Тогда ты опередил его и погнал прямо.
Ты летел через Польшу на сворованном опеле инсигнии, ехал по Семерке в Варшаву, мчался через самую срединку той самой срединнопольской степи. Я знал, что ты все-таки делал, ты делал, что только можно, чтобы каким-то макаром запомнить эту страну, запомнить, чем та была, прежде чем ее убьют, пытаться не думать плохо о ком-то, кто вскоре умрет, и ты видел, видел ту форму и внешность, по-хамски и громковато грубую, зато стыдящуюся и неуверенную в себе — варварскую, но и амбициозную; ничего не умеющую, но изо всех сил пробующую; когда же ты, в конце концов, ее увидел, то подумал, что сам ты настолько отсюда, что настолько всего этого являешься частью, всех тех белых сараев из волнистого листового металла, всех тех придорожных крестов с именами тех, кто не вписался в поворот; всех тех оград из литого бетона; и ты улыбался всему этому — а все остальное перестало тебя интересовать, тебе перестало хотеться в чем-либо участвовать, и уж наверняка не в том, что должно было наступить, и что, как ты считал, уже нависало над всей этой страной. И тут ты остановился, и вновь развернулся. И тебе опять трубили, и лпять стучали ладонями по лбу, а ты развернулся и помчал прямо перед собой. Прямиком на фуру.
— Сыграем в труса!? — проорал ты. Что ж, раз американское кино, так американское кино.

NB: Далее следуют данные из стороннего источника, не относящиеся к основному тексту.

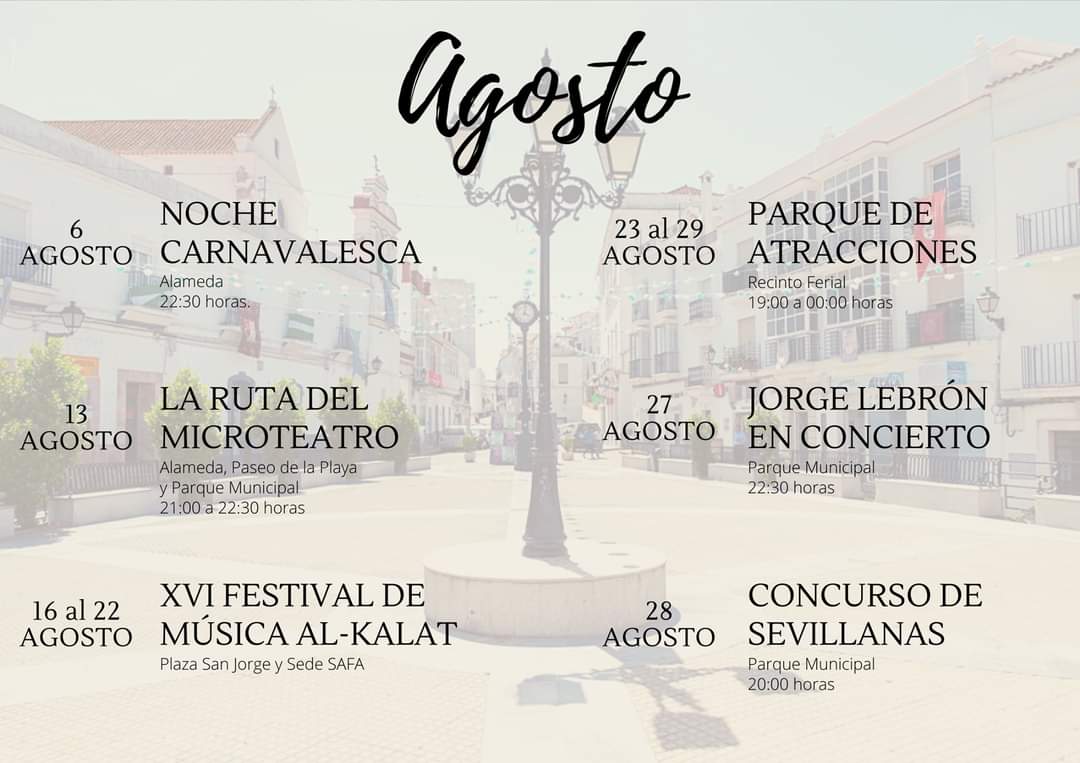 Agosto

6
AGOSTO

NOCHE CARNAVALESCA
Alameda
22:30 horas.

13
AGOSTO

LA RUTA DEL MICROTEATRO
Alameda, Paseo de la Playa
y Parque Municipal
21:00 a 22:30 horas

16 al 22
AGOSTO

XVI FESTIVAL DE MÚSICA AL-KALAT
Plaza San Jorge y Sede SAFA

23 al 29
AGOSTO

PARQUE DE ATRACCIONES
Recinto Ferial
19:00 a 00:00 horas

27
AGOSTO

JORGE LEBRÓN EN CONCIERTO
Parque Municipal
22:30 horas

28
AGOSTO

CONCURSO DE SEVILLANAS
Parque Municipal
20:00 horas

И вы мчались друг на друга, и фура приближалась, и за лобовым ее стеклом ты видел лицо широколобого водилы в жокейской шапочке, которая должна была его сильно жать, но ты не видел вильнючки; ну почему, размышлял ты, нет вильнючки, но ноги с педали газа не снимал, и в конце концов москаль струсил, а ведь не должен был, а мог тебя, курва, убить, что ни говори, весил он почти тонн сорок, а твоя черная инсигния — всего полторы, но он свернул, свернул в бое, в канаву, грохнул в эту канаву водительской кабиной, но прицеп все так же оставался на твоей дороге, и ты ударился в него, Павел, со скоростью точнехонько ста семидесяти пяти километров в час, и ты, Павел, скончался на месте.